Critique : Jean-Pierre Davidts – Filigrane (roman)

(Par Jérémie Bernard)

C’est dans le même grand format à couverture souple que Jean-Pierre Davidts nous offre la suite de sa saga « fantasy » québécoise. Environ deux fois plus gros que ces prédécesseurs, « Filigrane » impressionnera aussi ses lecteurs par la structure le constituant. Beaucoup plus complexe dans son nombre de personnages et dans la distance entre les lieux visités, ce quatrième tome voit apparaître au sein même de ses chapitres plusieurs sous-chapitres dont l’entête renseigne le lecteur sur le lieu de ce dernier. Ces petites sections permettent de garder un rythme constant à travers cette myriade de personnages et d’événements éloignés, mais non moins reliés.

Tout ce qui entoure le texte reste pareil : un minuscule résumé des tomes précédents se trouve en début de livre, avant un extrait du geste du roi des fées et une citation marquant le début d’une partie importante de l’histoire. Encore une fois, le lecteur se verra projeté dans un univers nouveau, un monde différent de ceux rencontrés dans les trois autres romans, faisant ainsi progresser cette saga comptant autant d’opus, que de mondes magiques que de larmes d’Obéron.

Où l’auteur se démarque un peu cette fois, c’est dans sa façon de mieux asseoir son histoire en prenant soin d’attendre presque la moitié de son livre pour plonger le lecteur complètement dans Filigrane, le nouveau monde visité dans ce livre.
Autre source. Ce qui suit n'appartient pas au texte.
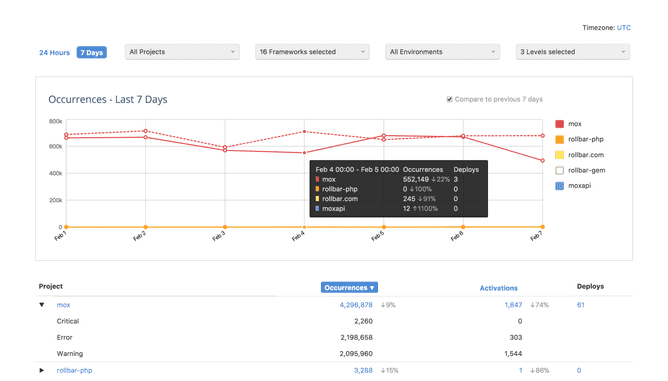 Introducing the Account Dashboard 📉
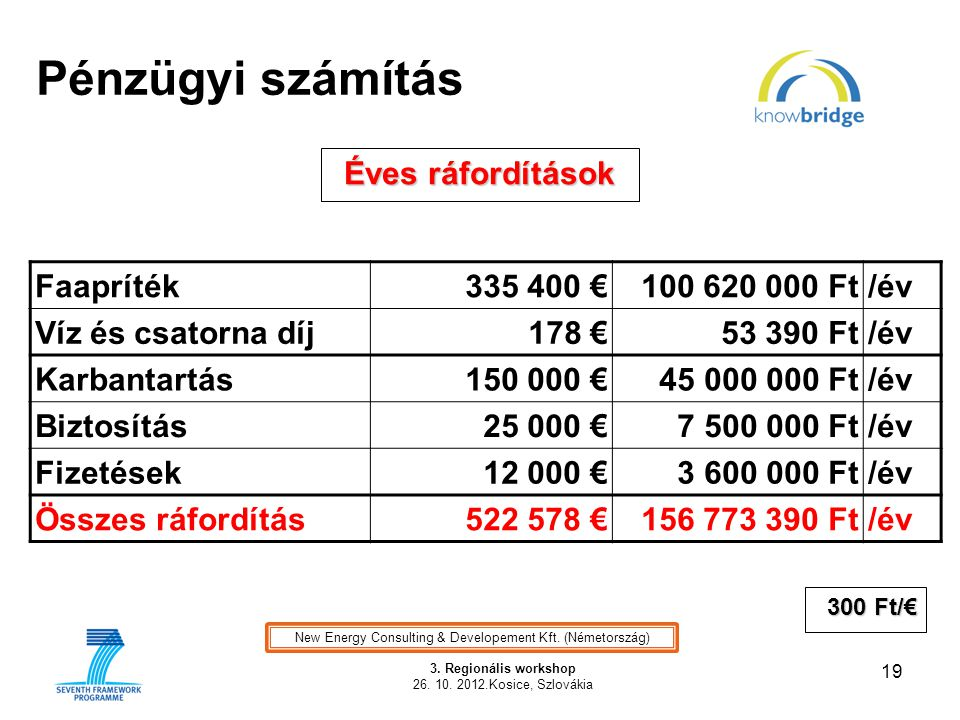 Pénzügyi számítás 20 3.Regionális workshop 26. 10.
Cette période de transition se fera à Montréal, où plusieurs habitants de Filigrane se sont réfugiés pour quitter le mal qui afflige leur monde. En présentant son univers par ce moyen dérivé, Jean-Pierre Davidts permet une parfaite intégration de son lecteur et une assez bonne connaissance de chaque personnage, chose primordiale vu leur nombre et le rôle que chacun aura à jouer dans l’histoire.

C’est ce nombre important de personnages principaux différents qui fait aussi la faiblesse de ce roman, la multitude des éléments importants empêchant une compréhension toujours parfaite des événements et une connaissance accrue des lieus et des répercutions possible des actions de ces héros. Filigrane étant un monde aussi grand que l’était Nayr dans le premier tome, il devient alors un peu imposant pour la moitié de roman restante s’y déroulant, de surcroit divisé en près de cinq histoires se chevauchant sans cesse. Les romans réalistes voulant démontrer le nombre de facteurs engendrant une situation sont toujours énormément intéressants, mais peuvent par manque de pages ou d’organisation être un peu chaotiques à leurs heures, comme l’est par moments Filigrane. Le manque de rappels subtils dans les phrases d’une nouvelle section y est sûrement pour quelque chose…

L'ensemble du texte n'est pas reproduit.